Tendida boca abajo, Sachs apuntó al derecho.

Es una regla de los tiroteos urbanos no tirar nunca a menos que uno «conozca el telón de fondo», es decir: adónde irá a parar la bala si uno yerra el tiro, o si perfora y traspasa el blanco al que se tira, y luego continúa su trayectoria. Mientras el coche de Boyd se alejaba de ella, Sachs respetó ese protocolo durante una fracción de segundo, y luego -pensando en Geneva Settle- se salió con una regla de su propia cosecha: este cabrón no se va a escapar.

Lo mejor que podía hacer para controlar el disparo era apuntar bajo, de modo que si erraba el tiro, la bala rebotara hacia arriba y se incrustara en el coche.

Amartillando el revólver para disparar con sólo un toque, de modo que el gatillo fuera más sensible, apuntó y tiró dos veces, un disparo apenas más alto que el otro.

Los proyectiles pasaron silbando por debajo del portón del garaje, y al menos uno perforó el neumático trasero derecho. Cuando el coche dio un bandazo hacia la derecha e impactó violentamente contra el muro del callejón, Sachs se puso en pie y, con una mueca de dolor en el rostro, corrió a toda velocidad hacia el lugar del siniestro. Se detuvo en el portón del garaje y miró por detrás. Resultó que ambos neumáticos estaban aplastados; también le había dado al delantero. Boyd intentó retroceder para apartarse del muro, pero la rueda delantera estaba torcida e incrustada en el chasis. Bajó del coche de un salto, girando a derecha e izquierda con la pistola en alto, buscando a quien le había tirado.

– ¡Boyd! ¡Suelte el arma!

Su respuesta fue hacer cinco o seis disparos hacia el portón. Sachs respondió con un disparo, que impactó en el coche, a centímetros de él, y luego rodó hacia la derecha y se puso en pie rápidamente, y vio que Boyd escapaba hacia la calle del otro lado.

Esta vez ella podía ver el telón de fondo -un muro de ladrillos al otro lado de la calle lejana- e hizo fuego otra vez.

Pero justo en el momento de disparar el arma, Boyd se hizo a un lado, como si se lo hubiera estado esperando. El proyectil le pasó muy cerca, de nuevo a pocos centímetros. Devolvió el fuego, una cortina de disparos, y ella volvió a arrojarse al suelo dándose otro golpe contra la superficie pegajosa de los adoquines. La radio se le se hizo trizas. Él desapareció tras la esquina, a la izquierda.

Le quedaba una bala. Debería haber usado sólo una para la rueda, pensó enojada, mientras se volvía a poner en pie y corría tras él lo mejor que podía con su pierna dolorida. Se detuvo en la esquina en la que el callejón desembocaba en la acera, echando una rápida mirada hacia la izquierda. Vio la silueta sólida del sujeto, de espaldas, que se alejaba corriendo a toda velocidad.

Cogió el Motorola y presionó el botón de transmitir. Nada, estaba averiado. Mierda. ¿Llamar al 911 por el teléfono móvil? Demasiadas cosas que explicar, demasiado poco tiempo para transmitir un mensaje. En alguno de los edificios de por allí, seguramente alguien habría llamado a causa de los disparos. Siguió persiguiendo a Boyd. El aire le raspaba al respirar, los pies golpeaban rítmicamente el suelo.

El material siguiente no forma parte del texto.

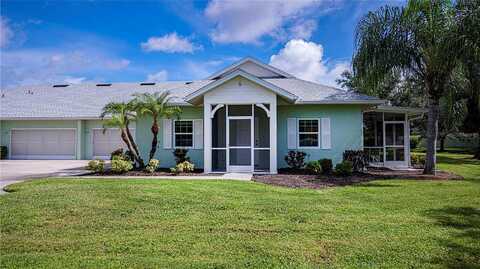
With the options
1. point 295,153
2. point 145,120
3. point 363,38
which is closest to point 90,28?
point 145,120

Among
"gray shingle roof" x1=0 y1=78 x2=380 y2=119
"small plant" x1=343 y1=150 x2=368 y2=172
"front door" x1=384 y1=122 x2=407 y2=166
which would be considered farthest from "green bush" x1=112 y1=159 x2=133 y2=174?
"front door" x1=384 y1=122 x2=407 y2=166

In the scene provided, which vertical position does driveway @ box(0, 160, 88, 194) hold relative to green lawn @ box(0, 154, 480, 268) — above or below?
above

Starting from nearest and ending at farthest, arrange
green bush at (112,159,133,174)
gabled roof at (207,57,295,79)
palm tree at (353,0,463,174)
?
palm tree at (353,0,463,174), green bush at (112,159,133,174), gabled roof at (207,57,295,79)

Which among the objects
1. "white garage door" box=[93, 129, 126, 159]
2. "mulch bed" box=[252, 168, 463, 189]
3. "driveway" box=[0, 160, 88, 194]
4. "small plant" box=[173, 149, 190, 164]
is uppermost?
"white garage door" box=[93, 129, 126, 159]

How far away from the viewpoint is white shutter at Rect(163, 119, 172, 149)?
17906 millimetres

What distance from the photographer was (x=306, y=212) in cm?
800

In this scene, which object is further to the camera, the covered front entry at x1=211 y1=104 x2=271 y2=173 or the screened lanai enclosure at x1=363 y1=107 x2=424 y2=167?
the screened lanai enclosure at x1=363 y1=107 x2=424 y2=167

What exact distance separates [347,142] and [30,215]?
14.0m

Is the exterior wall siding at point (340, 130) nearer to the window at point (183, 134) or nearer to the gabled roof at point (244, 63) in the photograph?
the window at point (183, 134)

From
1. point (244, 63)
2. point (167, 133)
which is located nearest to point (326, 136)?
point (244, 63)

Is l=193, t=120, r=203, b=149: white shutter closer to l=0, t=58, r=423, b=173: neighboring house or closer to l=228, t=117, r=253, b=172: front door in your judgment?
l=0, t=58, r=423, b=173: neighboring house

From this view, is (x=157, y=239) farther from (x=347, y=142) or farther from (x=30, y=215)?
(x=347, y=142)

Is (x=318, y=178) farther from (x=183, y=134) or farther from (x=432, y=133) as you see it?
(x=183, y=134)

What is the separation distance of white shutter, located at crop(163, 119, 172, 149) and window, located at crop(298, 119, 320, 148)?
6.79 metres
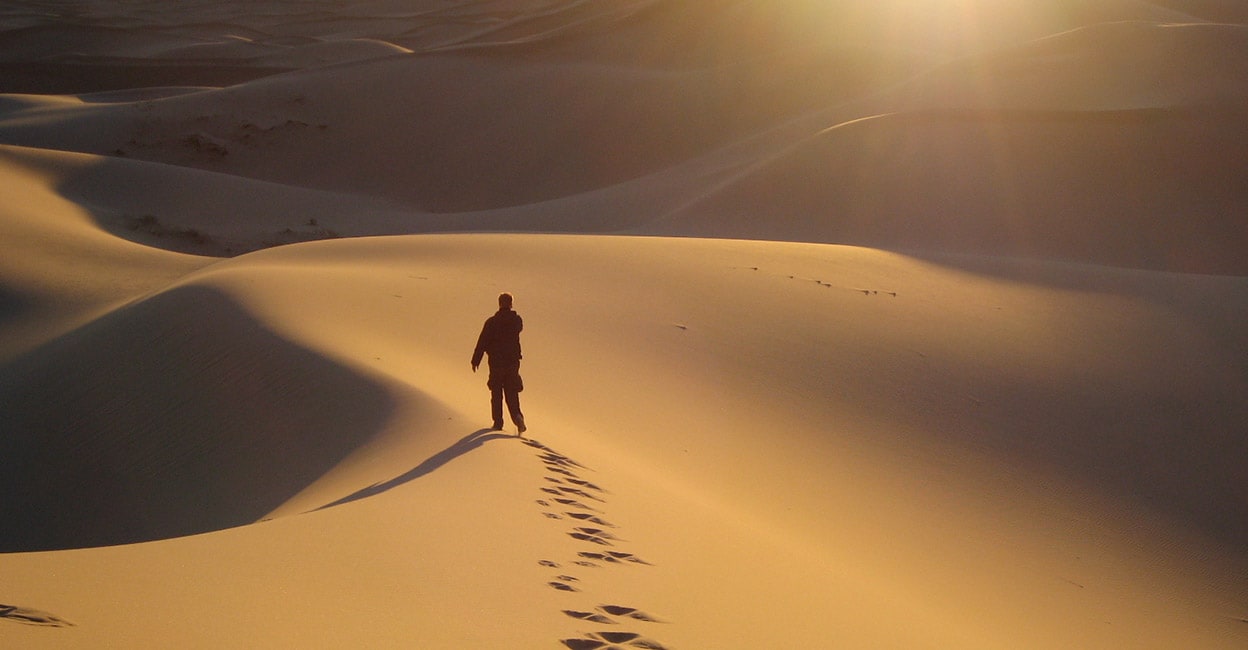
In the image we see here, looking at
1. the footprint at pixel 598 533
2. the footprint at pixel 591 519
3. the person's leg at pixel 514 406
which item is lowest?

En la otra esquina, al final de la manzana, se detuvo un coche patrulla. Los agentes no descendieron; no habían oído los disparos y no sabían que el asesino y Sachs estaban allí. Boyd levantó la vista y los vio. Se detuvo bruscamente y saltó por encima de una pequeña valla, y luego se escondió bajo las escaleras que subían al primer piso de un edificio de apartamentos. Ella oyó los puntapiés del sujeto, que intentaba meterse en un apartamento del bajo.

Sachs hizo señas con las manos a los agentes, pero éstos estaban mirando calle arriba y abajo, y no la vieron.

Fue entonces cuando una pareja joven salió por la puerta del apartamento que estaba justo frente a donde estaba Boyd. Cerraron la puerta tras ellos, el joven se subió la cremallera de su cazadora para combatir el frío del día y la mujer le cogió del brazo. Empezaron a bajar las escaleras. Cesaron los puntapiés.

Oh, no… Sachs se dio cuenta de lo que estaba a punto de suceder. No podía ver a Boyd, pero sabía lo que iba a hacer. Ahora le estaría apuntando a la pareja. Iba a disparar a uno o a ambos, robarles las llaves y escapar hacia el interior del apartamento, con la esperanza, una vez más, de que la policía dividiera sus fuerzas para ocuparse de atender a los heridos.